### Task objective
Below are entries to be transcribed exactly; exclude the pictures from the copy.

### Provided records
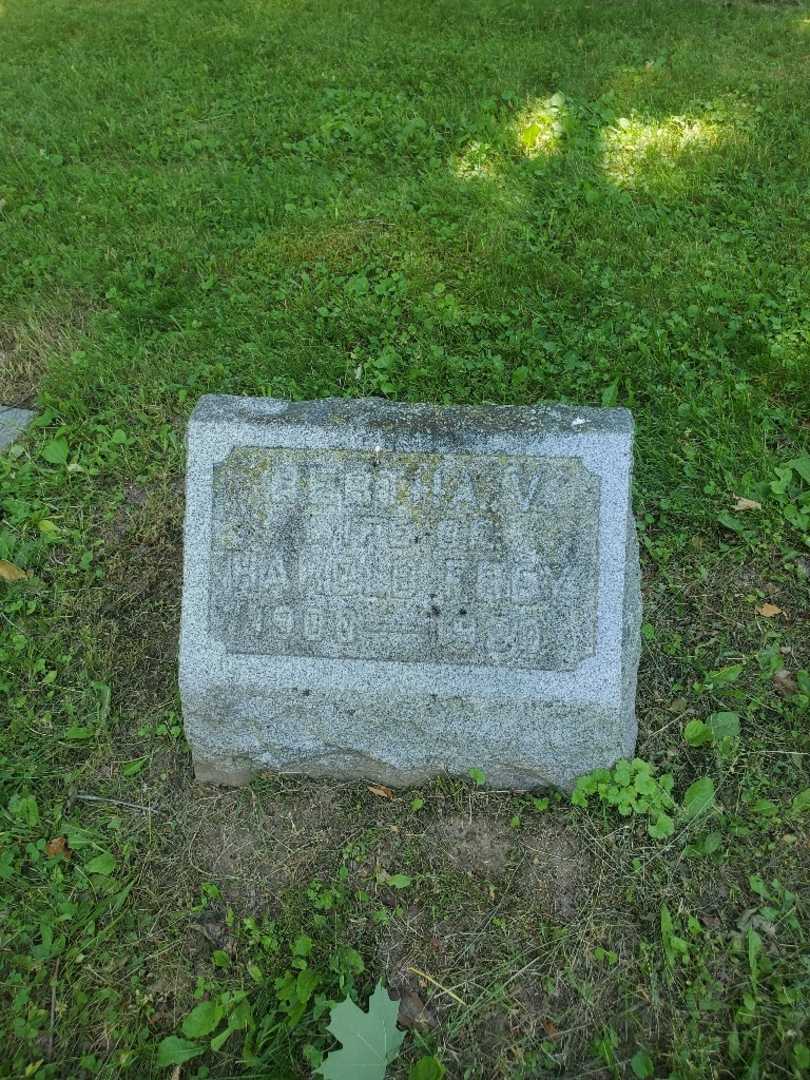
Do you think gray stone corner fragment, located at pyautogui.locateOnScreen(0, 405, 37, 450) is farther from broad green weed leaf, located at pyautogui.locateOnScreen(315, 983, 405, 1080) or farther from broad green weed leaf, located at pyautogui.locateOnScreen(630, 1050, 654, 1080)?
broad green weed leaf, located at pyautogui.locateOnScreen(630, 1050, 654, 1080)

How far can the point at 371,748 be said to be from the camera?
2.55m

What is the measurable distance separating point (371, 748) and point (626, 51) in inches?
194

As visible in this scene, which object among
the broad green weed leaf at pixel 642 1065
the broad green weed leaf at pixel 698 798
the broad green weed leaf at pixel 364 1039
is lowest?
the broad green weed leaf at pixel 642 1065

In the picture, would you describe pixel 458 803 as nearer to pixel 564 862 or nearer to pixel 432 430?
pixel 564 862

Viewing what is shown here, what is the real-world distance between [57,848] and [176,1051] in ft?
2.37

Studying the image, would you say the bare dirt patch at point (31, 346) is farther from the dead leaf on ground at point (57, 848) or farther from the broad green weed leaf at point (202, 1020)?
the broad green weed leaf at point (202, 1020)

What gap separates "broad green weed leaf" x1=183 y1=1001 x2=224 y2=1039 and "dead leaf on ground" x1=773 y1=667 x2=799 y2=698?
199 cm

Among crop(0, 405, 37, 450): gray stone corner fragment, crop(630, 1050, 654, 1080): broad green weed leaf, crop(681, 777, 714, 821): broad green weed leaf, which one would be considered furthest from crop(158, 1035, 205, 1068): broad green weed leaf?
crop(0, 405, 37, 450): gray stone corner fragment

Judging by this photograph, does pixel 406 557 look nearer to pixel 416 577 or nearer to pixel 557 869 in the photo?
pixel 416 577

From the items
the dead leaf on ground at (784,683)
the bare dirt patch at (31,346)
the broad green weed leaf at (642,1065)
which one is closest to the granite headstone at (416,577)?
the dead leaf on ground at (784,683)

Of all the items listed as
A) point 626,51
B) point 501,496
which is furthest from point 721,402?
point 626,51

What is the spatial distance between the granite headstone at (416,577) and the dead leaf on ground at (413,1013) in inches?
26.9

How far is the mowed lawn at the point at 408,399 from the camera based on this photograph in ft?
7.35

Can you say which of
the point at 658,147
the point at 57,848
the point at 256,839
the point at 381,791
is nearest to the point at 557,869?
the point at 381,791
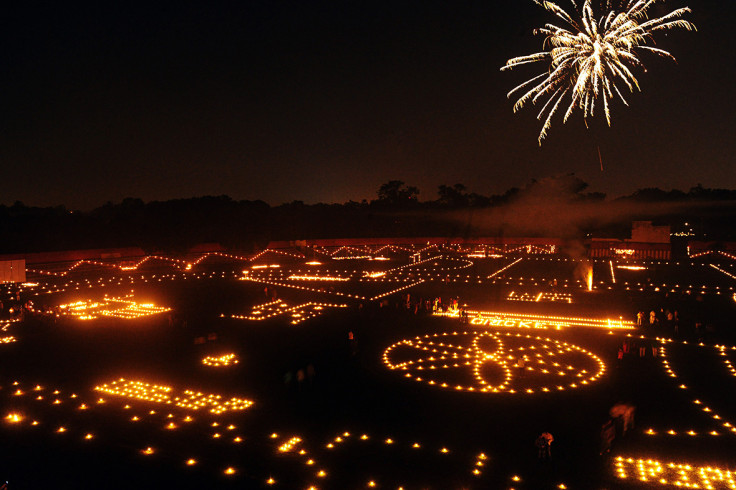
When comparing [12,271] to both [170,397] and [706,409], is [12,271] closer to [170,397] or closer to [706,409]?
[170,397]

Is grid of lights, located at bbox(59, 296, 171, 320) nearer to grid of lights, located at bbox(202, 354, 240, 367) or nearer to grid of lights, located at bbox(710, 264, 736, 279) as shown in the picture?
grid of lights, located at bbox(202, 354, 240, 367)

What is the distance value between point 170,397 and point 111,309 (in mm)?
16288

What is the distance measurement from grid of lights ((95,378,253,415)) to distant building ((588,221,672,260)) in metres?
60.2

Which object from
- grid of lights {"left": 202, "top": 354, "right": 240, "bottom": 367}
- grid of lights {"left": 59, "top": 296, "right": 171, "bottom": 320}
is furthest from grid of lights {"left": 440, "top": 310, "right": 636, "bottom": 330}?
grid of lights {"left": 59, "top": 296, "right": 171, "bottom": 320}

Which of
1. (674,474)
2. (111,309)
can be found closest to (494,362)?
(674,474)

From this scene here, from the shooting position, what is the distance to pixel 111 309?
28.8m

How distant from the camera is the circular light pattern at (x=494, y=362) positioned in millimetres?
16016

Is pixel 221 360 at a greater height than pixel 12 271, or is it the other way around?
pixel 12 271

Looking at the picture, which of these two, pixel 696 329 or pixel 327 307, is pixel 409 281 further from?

### Correct answer
Do you think gray stone corner fragment, located at pyautogui.locateOnScreen(0, 405, 37, 450) is farther from broad green weed leaf, located at pyautogui.locateOnScreen(315, 983, 405, 1080) or farther from broad green weed leaf, located at pyautogui.locateOnScreen(630, 1050, 654, 1080)?
broad green weed leaf, located at pyautogui.locateOnScreen(630, 1050, 654, 1080)

How far can the point at 371,748 be said to be from the camera?
2.55m

What is the measurable distance separating point (371, 748) and point (626, 51) in inches?
194

As visible in this scene, which object among
the broad green weed leaf at pixel 642 1065
the broad green weed leaf at pixel 698 798
the broad green weed leaf at pixel 364 1039
is lowest?
the broad green weed leaf at pixel 642 1065

In the picture, would you describe pixel 458 803 as nearer to pixel 564 862 or nearer to pixel 432 430?
pixel 564 862

Viewing what is shown here, what is the real-world distance between [57,848] and [176,1051] in ft?
2.37

Studying the image, would you say the bare dirt patch at point (31, 346) is farther from the dead leaf on ground at point (57, 848) or farther from the broad green weed leaf at point (202, 1020)?
the broad green weed leaf at point (202, 1020)

What gap separates "broad green weed leaf" x1=183 y1=1001 x2=224 y2=1039 and "dead leaf on ground" x1=773 y1=667 x2=799 y2=698?
199 cm

Among crop(0, 405, 37, 450): gray stone corner fragment, crop(630, 1050, 654, 1080): broad green weed leaf, crop(681, 777, 714, 821): broad green weed leaf, which one would be considered furthest from crop(158, 1035, 205, 1068): broad green weed leaf?
crop(0, 405, 37, 450): gray stone corner fragment

Judging by this photograph, does pixel 406 557 look nearer to pixel 416 577 or nearer to pixel 557 869 in the photo?
pixel 416 577

From the items
the dead leaf on ground at (784,683)
the bare dirt patch at (31,346)
the broad green weed leaf at (642,1065)
which one is closest to the granite headstone at (416,577)?
the dead leaf on ground at (784,683)

Of all the items listed as
A) point 626,51
B) point 501,496
which is furthest from point 721,402?
point 626,51

What is the spatial distance between the granite headstone at (416,577) and the dead leaf on ground at (413,1013) in inches?
26.9

How far is the mowed lawn at the point at 408,399 from the camera based on this photograph in ft?
7.35

Can you say which of
the point at 658,147
the point at 57,848
the point at 256,839
the point at 381,791
is nearest to the point at 557,869?
the point at 381,791
When comparing [12,271] to both [170,397] and [706,409], is [12,271] closer to [170,397] or closer to [706,409]?
[170,397]

Is grid of lights, located at bbox(59, 296, 171, 320) nearer to grid of lights, located at bbox(202, 354, 240, 367) or nearer to grid of lights, located at bbox(710, 264, 736, 279) as shown in the picture?
grid of lights, located at bbox(202, 354, 240, 367)

What is the distance value between point 170,397 and point 111,309 (in mm)?
16288

What is the distance measurement from grid of lights ((95,378,253,415)) to distant building ((588,221,672,260)) in metres?
60.2

Which object from
- grid of lights {"left": 202, "top": 354, "right": 240, "bottom": 367}
- grid of lights {"left": 59, "top": 296, "right": 171, "bottom": 320}
is furthest from grid of lights {"left": 440, "top": 310, "right": 636, "bottom": 330}?
grid of lights {"left": 59, "top": 296, "right": 171, "bottom": 320}

Which of
1. (674,474)
2. (111,309)
can be found closest to (494,362)?
(674,474)

From this scene here, from the shooting position, what is the distance to pixel 111 309?
28.8m

How distant from the camera is the circular light pattern at (x=494, y=362) positioned in millimetres?
16016

Is pixel 221 360 at a greater height than pixel 12 271, or is it the other way around?
pixel 12 271

Looking at the picture, which of these two, pixel 696 329 or pixel 327 307, is pixel 409 281 further from?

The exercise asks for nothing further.